Not in my graduate school experience. Presenting was often viewed as "display
my research while I read from my research".

------
jrauser
For scientific/technical talks specifically, a truly useful technique I
learned from The Craft of Scientific Presentations[1] is the assertion-
evidence slide.

This type of slide has a complete sentence at the top that makes a substantive
assertion. Then the rest of the slide contains evidence for that assertion
usually in the form of a diagram, chart or table. This type of slide is the
backbone of a scientific presentation.

Generally, Alley's book is extremely useful.

[1]: [https://www.amazon.com/Craft-Scientific-Presentations-
Critic...](https://www.amazon.com/Craft-Scientific-Presentations-Critical-
Succeed/dp/1441982787)

------
kkylin
All good points, but there are a couple mistakes I often see people (not just
beginners) make that did not get mentioned:

1\. State the problem (and convince the audience it matters) before rushing to
present a solution.

2\. Know the background of your audience, and figure out how well they need to
know the background to get something out of your talk.

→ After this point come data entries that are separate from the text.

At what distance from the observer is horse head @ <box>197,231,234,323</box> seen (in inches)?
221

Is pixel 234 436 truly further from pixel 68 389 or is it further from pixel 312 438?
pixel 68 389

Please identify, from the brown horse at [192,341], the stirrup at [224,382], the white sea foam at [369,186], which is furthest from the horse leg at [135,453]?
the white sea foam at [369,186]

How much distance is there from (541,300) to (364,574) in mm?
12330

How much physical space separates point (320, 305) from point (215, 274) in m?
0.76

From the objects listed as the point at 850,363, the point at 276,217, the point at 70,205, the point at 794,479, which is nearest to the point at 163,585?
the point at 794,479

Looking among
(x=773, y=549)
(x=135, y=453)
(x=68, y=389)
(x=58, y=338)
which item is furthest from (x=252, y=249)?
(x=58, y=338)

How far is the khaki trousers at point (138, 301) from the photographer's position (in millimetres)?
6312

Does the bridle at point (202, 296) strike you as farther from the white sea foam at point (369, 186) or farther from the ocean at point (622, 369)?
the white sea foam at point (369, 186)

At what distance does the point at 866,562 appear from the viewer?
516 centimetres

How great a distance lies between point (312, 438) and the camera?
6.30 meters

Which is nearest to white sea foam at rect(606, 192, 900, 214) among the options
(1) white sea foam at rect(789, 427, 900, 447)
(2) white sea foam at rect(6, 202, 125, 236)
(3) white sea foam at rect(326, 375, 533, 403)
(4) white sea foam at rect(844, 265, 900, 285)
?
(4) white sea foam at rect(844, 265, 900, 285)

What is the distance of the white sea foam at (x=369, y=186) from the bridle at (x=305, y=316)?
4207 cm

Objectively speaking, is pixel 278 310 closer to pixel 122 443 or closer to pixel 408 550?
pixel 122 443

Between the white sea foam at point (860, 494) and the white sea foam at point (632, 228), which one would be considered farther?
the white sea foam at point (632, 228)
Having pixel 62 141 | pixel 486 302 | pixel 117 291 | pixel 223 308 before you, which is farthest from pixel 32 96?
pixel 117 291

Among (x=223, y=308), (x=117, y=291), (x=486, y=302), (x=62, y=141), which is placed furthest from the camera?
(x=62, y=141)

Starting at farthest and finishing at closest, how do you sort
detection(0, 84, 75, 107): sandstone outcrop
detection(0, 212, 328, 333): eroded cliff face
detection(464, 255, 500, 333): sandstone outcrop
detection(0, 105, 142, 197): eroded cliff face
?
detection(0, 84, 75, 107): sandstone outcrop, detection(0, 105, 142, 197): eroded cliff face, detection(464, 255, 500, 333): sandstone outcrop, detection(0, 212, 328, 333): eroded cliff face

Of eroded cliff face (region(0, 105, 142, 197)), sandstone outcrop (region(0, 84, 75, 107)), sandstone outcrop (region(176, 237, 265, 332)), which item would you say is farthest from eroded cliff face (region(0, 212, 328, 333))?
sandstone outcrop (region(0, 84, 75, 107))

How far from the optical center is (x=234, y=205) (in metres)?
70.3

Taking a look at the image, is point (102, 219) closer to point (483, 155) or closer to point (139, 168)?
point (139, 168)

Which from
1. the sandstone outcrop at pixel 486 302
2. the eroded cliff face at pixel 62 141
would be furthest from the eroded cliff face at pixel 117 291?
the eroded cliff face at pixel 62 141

And to the grad students: sometimes, when one only has 10-15 minutes to give a
talk, it is hard to give one that makes sense to junior members of the
audience and still speak to the experts. Don't give up! and don't be shy about
asking speakers questions afterwards. Sure, there are some people who think
they are too important to talk to grad students (or even faculty) they don't
know. The worst you get from asking such people a questions is you get brushed
off (don't worry, they're not likely to remember who you are, and it's not
likely to have a negative impact on your career). But more often people are
happy to go into details, and/or put you in touch with the postdoc / grad
student who knows all the gory details, etc. etc.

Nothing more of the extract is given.